What needs to be done: Render each line of the data below as one string in a JSON list, leaving out any blank lines.

Provided material:
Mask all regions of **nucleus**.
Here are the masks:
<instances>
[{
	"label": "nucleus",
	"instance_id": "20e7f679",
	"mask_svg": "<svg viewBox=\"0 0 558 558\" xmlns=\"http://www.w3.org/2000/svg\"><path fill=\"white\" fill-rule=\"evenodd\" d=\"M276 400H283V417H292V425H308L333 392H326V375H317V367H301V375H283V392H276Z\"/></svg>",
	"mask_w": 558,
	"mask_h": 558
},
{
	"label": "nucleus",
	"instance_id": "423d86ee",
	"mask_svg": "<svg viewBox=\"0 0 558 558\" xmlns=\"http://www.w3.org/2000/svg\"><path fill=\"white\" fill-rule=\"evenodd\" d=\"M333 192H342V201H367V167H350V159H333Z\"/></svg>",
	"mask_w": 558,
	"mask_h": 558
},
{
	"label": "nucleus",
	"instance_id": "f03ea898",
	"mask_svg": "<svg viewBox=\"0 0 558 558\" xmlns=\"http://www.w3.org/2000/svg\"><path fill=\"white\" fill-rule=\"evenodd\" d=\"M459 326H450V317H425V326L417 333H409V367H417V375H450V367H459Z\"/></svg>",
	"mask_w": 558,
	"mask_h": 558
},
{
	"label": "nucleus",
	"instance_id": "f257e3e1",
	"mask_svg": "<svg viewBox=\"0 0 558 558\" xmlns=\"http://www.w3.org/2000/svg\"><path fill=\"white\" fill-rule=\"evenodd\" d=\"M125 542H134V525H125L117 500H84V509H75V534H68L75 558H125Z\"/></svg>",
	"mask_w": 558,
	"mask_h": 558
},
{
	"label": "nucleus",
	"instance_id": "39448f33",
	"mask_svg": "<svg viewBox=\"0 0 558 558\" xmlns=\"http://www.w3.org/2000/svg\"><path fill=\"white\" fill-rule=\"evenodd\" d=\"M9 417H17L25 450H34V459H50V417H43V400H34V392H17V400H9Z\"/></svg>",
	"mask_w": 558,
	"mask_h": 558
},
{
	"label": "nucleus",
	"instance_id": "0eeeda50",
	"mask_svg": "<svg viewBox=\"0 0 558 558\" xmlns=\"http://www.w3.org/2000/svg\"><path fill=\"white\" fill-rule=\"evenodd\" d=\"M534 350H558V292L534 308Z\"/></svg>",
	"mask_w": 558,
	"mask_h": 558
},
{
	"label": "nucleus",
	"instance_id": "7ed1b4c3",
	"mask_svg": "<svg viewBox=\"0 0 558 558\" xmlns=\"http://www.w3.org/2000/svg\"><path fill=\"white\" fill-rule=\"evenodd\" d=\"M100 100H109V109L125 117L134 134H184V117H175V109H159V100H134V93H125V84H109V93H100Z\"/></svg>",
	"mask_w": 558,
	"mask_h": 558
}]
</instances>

Task response:
[
  "Mask all regions of **nucleus**.",
  "Here are the masks:",
  "<instances>",
  "[{",
  "\t\"label\": \"nucleus\",",
  "\t\"instance_id\": \"20e7f679\",",
  "\t\"mask_svg\": \"<svg viewBox=\\\"0 0 558 558\\\" xmlns=\\\"http://www.w3.org/2000/svg\\\"><path fill=\\\"white\\\" fill-rule=\\\"evenodd\\\" d=\\\"M276 400H283V417H292V425H308L333 392H326V375H317V367H301V375H283V392H276Z\\\"/></svg>\",",
  "\t\"mask_w\": 558,",
  "\t\"mask_h\": 558",
  "},",
  "{",
  "\t\"label\": \"nucleus\",",
  "\t\"instance_id\": \"423d86ee\",",
  "\t\"mask_svg\": \"<svg viewBox=\\\"0 0 558 558\\\" xmlns=\\\"http://www.w3.org/2000/svg\\\"><path fill=\\\"white\\\" fill-rule=\\\"evenodd\\\" d=\\\"M333 192H342V201H367V167H350V159H333Z\\\"/></svg>\",",
  "\t\"mask_w\": 558,",
  "\t\"mask_h\": 558",
  "},",
  "{",
  "\t\"label\": \"nucleus\",",
  "\t\"instance_id\": \"f03ea898\",",
  "\t\"mask_svg\": \"<svg viewBox=\\\"0 0 558 558\\\" xmlns=\\\"http://www.w3.org/2000/svg\\\"><path fill=\\\"white\\\" fill-rule=\\\"evenodd\\\" d=\\\"M459 326H450V317H425V326L417 333H409V367H417V375H450V367H459Z\\\"/></svg>\",",
  "\t\"mask_w\": 558,",
  "\t\"mask_h\": 558",
  "},",
  "{",
  "\t\"label\": \"nucleus\",",
  "\t\"instance_id\": \"f257e3e1\",",
  "\t\"mask_svg\": \"<svg viewBox=\\\"0 0 558 558\\\" xmlns=\\\"http://www.w3.org/2000/svg\\\"><path fill=\\\"white\\\" fill-rule=\\\"evenodd\\\" d=\\\"M125 542H134V525H125L117 500H84V509H75V534H68L75 558H125Z\\\"/></svg>\",",
  "\t\"mask_w\": 558,",
  "\t\"mask_h\": 558",
  "},",
  "{",
  "\t\"label\": \"nucleus\",",
  "\t\"instance_id\": \"39448f33\",",
  "\t\"mask_svg\": \"<svg viewBox=\\\"0 0 558 558\\\" xmlns=\\\"http://www.w3.org/2000/svg\\\"><path fill=\\\"white\\\" fill-rule=\\\"evenodd\\\" d=\\\"M9 417H17L25 450H34V459H50V417H43V400H34V392H17V400H9Z\\\"/></svg>\",",
  "\t\"mask_w\": 558,",
  "\t\"mask_h\": 558",
  "},",
  "{",
  "\t\"label\": \"nucleus\",",
  "\t\"instance_id\": \"0eeeda50\",",
  "\t\"mask_svg\": \"<svg viewBox=\\\"0 0 558 558\\\" xmlns=\\\"http://www.w3.org/2000/svg\\\"><path fill=\\\"white\\\" fill-rule=\\\"evenodd\\\" d=\\\"M534 350H558V292L534 308Z\\\"/></svg>\",",
  "\t\"mask_w\": 558,",
  "\t\"mask_h\": 558",
  "},",
  "{",
  "\t\"label\": \"nucleus\",",
  "\t\"instance_id\": \"7ed1b4c3\",",
  "\t\"mask_svg\": \"<svg viewBox=\\\"0 0 558 558\\\" xmlns=\\\"http://www.w3.org/2000/svg\\\"><path fill=\\\"white\\\" fill-rule=\\\"evenodd\\\" d=\\\"M100 100H109V109L125 117L134 134H184V117H175V109H159V100H134V93H125V84H109V93H100Z\\\"/></svg>\",",
  "\t\"mask_w\": 558,",
  "\t\"mask_h\": 558",
  "}]",
  "</instances>"
]